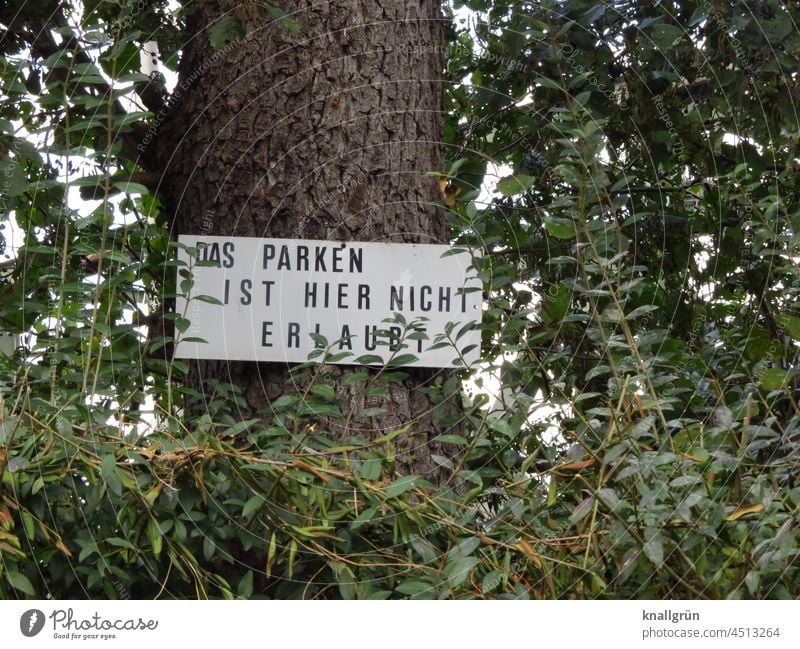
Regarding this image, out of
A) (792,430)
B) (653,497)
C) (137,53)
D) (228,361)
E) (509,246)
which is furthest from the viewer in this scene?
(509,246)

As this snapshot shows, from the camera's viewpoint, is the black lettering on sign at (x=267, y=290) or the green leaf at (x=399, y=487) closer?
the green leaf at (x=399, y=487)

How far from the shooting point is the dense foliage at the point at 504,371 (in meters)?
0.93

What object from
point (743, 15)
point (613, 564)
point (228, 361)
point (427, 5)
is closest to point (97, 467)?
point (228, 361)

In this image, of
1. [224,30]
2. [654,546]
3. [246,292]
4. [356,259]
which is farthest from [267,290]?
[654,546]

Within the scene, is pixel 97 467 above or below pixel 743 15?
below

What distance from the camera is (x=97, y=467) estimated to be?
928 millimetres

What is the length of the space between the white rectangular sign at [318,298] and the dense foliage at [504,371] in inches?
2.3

▶ [OBJECTIVE]: Swap "image" for "photograph" everywhere it occurs in the listing above, keeping every other line unchanged. Leave the pictures out of your answer.

▶ [TASK RESPONSE]:
Regarding this photograph, out of
A) (792,430)
B) (653,497)
C) (137,53)
D) (228,361)
E) (509,246)
which is furthest from the viewer in this scene?
(509,246)

As this snapshot shows, from the camera's viewpoint, is the black lettering on sign at (x=267, y=290) or the green leaf at (x=399, y=487) closer?
the green leaf at (x=399, y=487)

How far from the shooting point is the dense foliage at the point at 504,371 (in meters)?
0.93

What object from
point (743, 15)
point (613, 564)
point (228, 361)
point (427, 5)
is closest to point (97, 467)?
point (228, 361)

In this photograph, of
1. [224,30]
2. [654,546]
3. [246,292]
4. [356,259]
which is farthest from [267,290]?
[654,546]

Within the scene, is pixel 97 467 above or below pixel 743 15?
below

What distance from the camera is (x=97, y=467) estimated to be?
928 millimetres

What is the length of the space between the white rectangular sign at [318,298] and the dense foliage at [504,371] in inches?
2.3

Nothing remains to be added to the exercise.